Vor Weihnachten und Neujahr wird man immer wieder – Weihnachtsfeier auf und ab – darauf angesprochen, was man denn vorhabe, wohin es diesmal gehe, welche weiße unberührte Pracht, welcher unentdeckte Strand diesmal locke. Bevor man jedoch antworten kann, wird man meist mit irgendeinem Superlativ bzw. Geheimtipp übertrumpft bzw. zugemüllt.

Wer sich zu den Feiertagen der allerorten grassierenden Reisehysterie entziehen möchte, dem lege ich ans Herz, es dieses Jahr einmal mir gleichzutun und dem Vorbild von Xavier de Maistre zu folgen und eine Entdeckungsreise durch die eigenen vier Wände zu unternehmen. Sie werden sich dabei nicht nur viel Geld, Kopf- und Halsbrüche, Flugverspätungen, Sonnenbrände, Alpen- und Strandgigolos, Haiattacken, Ehekrisen und sonstige Unannehmlichkeiten ersparen, sondern auch die Chance haben, sich selbst und ihre Welt zu entdecken und einige Überraschungen zu erleben.

Dies ist kein Plädoyer für Stubenhocker oder Sparefrohs, nein, im Gegenteil, wohl eher ein Aufruf an Fantasie und Abenteuerlust. Ich selbst konnte schon mehrmals eine „Heimreise“ genießen, ich weiß also, wovon ich spreche (hiezu auch einige Bilder von P. A. Leitner). Max Dauthendey bedauerte in seinem Buch „Himalajafinsternis“ die Angst des Reisenden vor der Desillusionierung seiner Träume: „Das ist der Fluch und zugleich die Wollust des Reisens, dass es dir die Orte, die vorher in der Unendlichkeit und Unerreichbarkeit lagen, endlich und erreichbar macht.“ Dass Reisen auch immer eine Enttäuschung inneliegt, daran erinnert der französische Schriftsteller Joris Huysmans, der in seinem Buch „Gegen den Strich“ Baron des Esseintes die ersehnte Reise nach England antreten ließ, um sie alsbald wieder abzubrechen. So machte er sich zum Bahnhof St. Lazare auf, um von dort aus den Zug nach England zu besteigen, gab jedoch nach dem Besuch einer Taverne voller Engländer unweit des Bahnhofs und nach dem dortigen Verzehr eines englischen Menüs seine Reisepläne auf. Denn das wahre England hätte seinem Traum ohnedies nicht mehr gerecht werden können. Ludwig, der schöne und sensible Bayernkönig, trat eine Reise an den Vierwaldstättersee an, um dort jedoch in den verdunkelten Räumen seiner Jacht zu verbleiben, um von der Wirklichkeit der Originalschauplätze unbehelligt weiter von seinem Wilhelm Tell träumen zu können. Der Weltreisende und Millionär Raymond Roussel ließ seine Jacht vor der indischen Küste, seinem Traumziel, abdrehen und die Rückreise antreten, um nicht enttäuscht zu werden.
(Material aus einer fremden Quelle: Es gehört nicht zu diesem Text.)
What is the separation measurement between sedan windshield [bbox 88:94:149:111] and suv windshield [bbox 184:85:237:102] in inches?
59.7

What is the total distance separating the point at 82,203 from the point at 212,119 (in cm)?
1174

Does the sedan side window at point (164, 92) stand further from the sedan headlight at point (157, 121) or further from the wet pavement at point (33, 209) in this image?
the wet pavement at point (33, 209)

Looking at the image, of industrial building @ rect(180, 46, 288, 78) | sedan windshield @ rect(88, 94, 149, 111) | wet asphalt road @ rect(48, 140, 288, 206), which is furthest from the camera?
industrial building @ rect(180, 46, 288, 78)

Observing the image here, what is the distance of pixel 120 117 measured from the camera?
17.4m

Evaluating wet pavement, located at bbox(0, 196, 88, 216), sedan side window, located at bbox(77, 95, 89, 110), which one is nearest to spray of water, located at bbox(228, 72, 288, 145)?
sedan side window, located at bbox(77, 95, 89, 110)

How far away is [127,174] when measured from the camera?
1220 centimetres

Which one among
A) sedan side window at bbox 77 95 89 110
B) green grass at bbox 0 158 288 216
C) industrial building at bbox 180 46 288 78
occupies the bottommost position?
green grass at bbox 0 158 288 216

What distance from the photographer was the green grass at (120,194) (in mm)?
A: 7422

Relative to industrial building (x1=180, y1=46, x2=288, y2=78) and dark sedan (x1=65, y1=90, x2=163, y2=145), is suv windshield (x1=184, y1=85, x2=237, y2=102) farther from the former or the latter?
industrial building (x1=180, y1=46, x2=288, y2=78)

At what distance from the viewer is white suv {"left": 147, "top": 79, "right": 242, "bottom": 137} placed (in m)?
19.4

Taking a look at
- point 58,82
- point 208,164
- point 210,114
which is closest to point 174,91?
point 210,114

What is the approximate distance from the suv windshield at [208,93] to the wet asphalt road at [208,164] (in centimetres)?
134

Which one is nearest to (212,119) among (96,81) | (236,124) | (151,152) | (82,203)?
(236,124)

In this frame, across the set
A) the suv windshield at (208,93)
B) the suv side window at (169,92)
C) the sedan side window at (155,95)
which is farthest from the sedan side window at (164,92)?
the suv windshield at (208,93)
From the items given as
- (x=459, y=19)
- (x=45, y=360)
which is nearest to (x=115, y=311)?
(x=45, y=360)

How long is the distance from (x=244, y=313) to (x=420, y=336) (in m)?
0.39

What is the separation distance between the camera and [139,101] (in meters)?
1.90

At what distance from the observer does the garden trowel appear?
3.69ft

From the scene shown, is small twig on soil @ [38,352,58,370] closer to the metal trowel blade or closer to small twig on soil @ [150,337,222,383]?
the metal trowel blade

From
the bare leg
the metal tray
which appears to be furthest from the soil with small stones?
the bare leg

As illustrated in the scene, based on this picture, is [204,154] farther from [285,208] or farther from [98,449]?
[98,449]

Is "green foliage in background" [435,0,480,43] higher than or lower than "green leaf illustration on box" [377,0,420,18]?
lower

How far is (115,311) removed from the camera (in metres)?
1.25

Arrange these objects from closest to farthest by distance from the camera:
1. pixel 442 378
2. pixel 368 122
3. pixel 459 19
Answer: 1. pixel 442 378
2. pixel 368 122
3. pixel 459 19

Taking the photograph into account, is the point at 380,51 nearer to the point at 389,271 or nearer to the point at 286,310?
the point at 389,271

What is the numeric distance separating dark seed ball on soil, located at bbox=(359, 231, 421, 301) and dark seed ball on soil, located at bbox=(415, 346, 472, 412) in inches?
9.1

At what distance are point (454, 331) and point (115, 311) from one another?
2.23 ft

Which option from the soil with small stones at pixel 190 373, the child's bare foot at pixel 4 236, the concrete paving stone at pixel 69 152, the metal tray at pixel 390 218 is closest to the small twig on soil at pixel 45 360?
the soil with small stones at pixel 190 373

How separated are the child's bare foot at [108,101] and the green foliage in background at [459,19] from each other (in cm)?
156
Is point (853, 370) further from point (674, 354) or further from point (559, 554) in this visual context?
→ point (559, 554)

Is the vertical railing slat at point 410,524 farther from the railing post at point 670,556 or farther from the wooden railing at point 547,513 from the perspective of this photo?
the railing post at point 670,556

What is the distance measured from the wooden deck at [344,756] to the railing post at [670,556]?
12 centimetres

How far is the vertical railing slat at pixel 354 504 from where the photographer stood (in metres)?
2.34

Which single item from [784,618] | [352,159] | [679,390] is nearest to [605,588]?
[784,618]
Eine Reise durch die eigenen vier Wände wird sie dieses Jahr vor derartigen Enttäuschungen und allem Reisestress bewahren.

Nun zu de Maistre, unserem Vorbild. Während eines wegen eines verbotenen Duells über ihn verhängten sechswöchigen Hausarrests entdeckt der Edel- und Lebemann Xavier de Maistre die schier unermesslichen Reisemöglichkeiten in seinem Zimmer. „Voyage autour de ma chambre“ („Die Reise um mein Zimmer“), ein am Ende des 18. Jahrhunderts verfasster Roman, ist eine wahre Hymne an die Kunst des Reisens, eine Kunst, die das Fremde, Unbekannte untrennbar mit der Neugier und Fantasie des Reisenden verbindet. Dabei peilt de Maistre notgedrungen keine exotische Destination an, sondern erkundet in seiner temporären Haft das Besondere seiner Umgebung und damit die Welt in sich selbst. Für de Maistre ist das eigene Zimmer so etwas wie eine „paradiesische Gegend, die alle Güter und Schätze der Welt in sich hat“. So wird „Die Reise um mein Zimmer“ auch zu einer literarischen Expedition in das Innere des Autors und gleichzeitig zu einer Philosophie der Ortsveränderung und des Nomadentums. Der „sesshaft Reisende“ de Maistre ist auf der Spur einer ihm vermeintlich vertrauten Welt, die er mit den neugierigen Augen eines distanzierten und ironisch gestimmten Fremden betrachtet.

Indem er Geschichten und Erfahrungen, die sich den Objekten des Raumes eingeschrieben, ja einverleibt haben, reanimiert und von Neuem durchlebt, lässt er Zeit und Raum hinter sich. Der Alltag und seine Objekte verwandeln sich für de Maistre in unbekannte Wunderwelten voller magisch aufgeladener Preziosen. Enthusiastisch feiert de Maistre die Segnungen seiner zeitweiligen Gefangenschaft im Exil seiner Wohnung, die ihm zu einer Insel der Freiheit, Ruhe und Selbsterkenntnis wird: „Sie haben mir untersagt, durch eine Stadt, einen
geografischen Punkt zu laufen, aber sie haben mir das gesamte Universum überlassen. Die Unermesslichkeit und Ewigkeit stehen zu meinen Diensten.“ Ähnlich der Schriftsteller und Sammler Edmond de Goncourt, der in seinem Buch „Das Haus eines Künstlers“ auf hunderten Seiten sämtliche Gegenstände in seiner Wohnung minutiös auflistete, von Möbeln über Porzellan und Bücher bis hin zu seinen Bildern, um sie gleichsam wie die Orte auf einer Landkarte in unzähligen, immer wieder neuen Konstellationen bereisen zu können.

Ich darf Ihnen bei Ihrer Reise in Ihrer Wohnung viel Vergnügen wünschen und gebe Ihnen Empfehlungen für eine unterhaltsame Reiselektüre mit auf den Weg: „Die Reise um mein Zimmer“ von Xavier de Maistre, „Die Kunst des Reisens“ von Alain de Botton, „Reisender Stillstand“ von Bernd Stiegler, „Gegen den Strich“ von Joris Huysmans, „Die Rote“ von Alfred Andersch, „Schwarzes Unheil“ von Evelyn Waugh und „Letzte Lockerung“ von Walter Serner.